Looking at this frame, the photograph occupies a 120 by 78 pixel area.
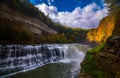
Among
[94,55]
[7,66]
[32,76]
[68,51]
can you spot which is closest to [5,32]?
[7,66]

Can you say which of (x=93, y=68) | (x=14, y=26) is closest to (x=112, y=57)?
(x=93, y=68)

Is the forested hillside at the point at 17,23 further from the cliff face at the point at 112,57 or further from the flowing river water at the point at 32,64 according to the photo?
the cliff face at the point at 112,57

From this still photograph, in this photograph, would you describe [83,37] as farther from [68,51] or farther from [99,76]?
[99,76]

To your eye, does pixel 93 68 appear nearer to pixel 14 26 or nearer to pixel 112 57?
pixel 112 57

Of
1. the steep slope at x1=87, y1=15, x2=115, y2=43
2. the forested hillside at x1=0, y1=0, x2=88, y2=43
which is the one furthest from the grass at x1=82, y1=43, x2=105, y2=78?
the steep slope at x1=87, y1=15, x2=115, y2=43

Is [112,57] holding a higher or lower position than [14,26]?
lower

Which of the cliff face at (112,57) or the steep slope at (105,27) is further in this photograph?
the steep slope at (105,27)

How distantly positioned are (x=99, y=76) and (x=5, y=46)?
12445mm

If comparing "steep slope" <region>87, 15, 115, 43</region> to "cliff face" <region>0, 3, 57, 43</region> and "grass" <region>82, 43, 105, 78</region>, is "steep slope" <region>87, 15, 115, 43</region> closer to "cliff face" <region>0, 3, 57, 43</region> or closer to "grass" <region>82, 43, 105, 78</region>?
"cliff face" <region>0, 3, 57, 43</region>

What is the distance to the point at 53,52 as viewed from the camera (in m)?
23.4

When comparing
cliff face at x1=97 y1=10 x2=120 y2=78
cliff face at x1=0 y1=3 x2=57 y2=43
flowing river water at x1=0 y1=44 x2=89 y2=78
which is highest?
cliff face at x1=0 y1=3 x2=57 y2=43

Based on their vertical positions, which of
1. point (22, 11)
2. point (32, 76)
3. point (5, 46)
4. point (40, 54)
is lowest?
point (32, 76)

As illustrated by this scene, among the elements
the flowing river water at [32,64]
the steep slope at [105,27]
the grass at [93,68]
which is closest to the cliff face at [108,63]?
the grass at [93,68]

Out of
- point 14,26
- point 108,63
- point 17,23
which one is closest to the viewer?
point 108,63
==
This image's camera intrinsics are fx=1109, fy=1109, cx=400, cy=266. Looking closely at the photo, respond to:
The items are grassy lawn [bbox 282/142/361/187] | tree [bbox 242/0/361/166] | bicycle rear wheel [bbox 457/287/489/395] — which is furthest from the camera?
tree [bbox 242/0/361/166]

* Work to be completed
Pull out every line in the records above that contains the word "lower", copying each line in full.

* Finished exercise
Is [112,57] holding a higher or lower position than [14,26]?
lower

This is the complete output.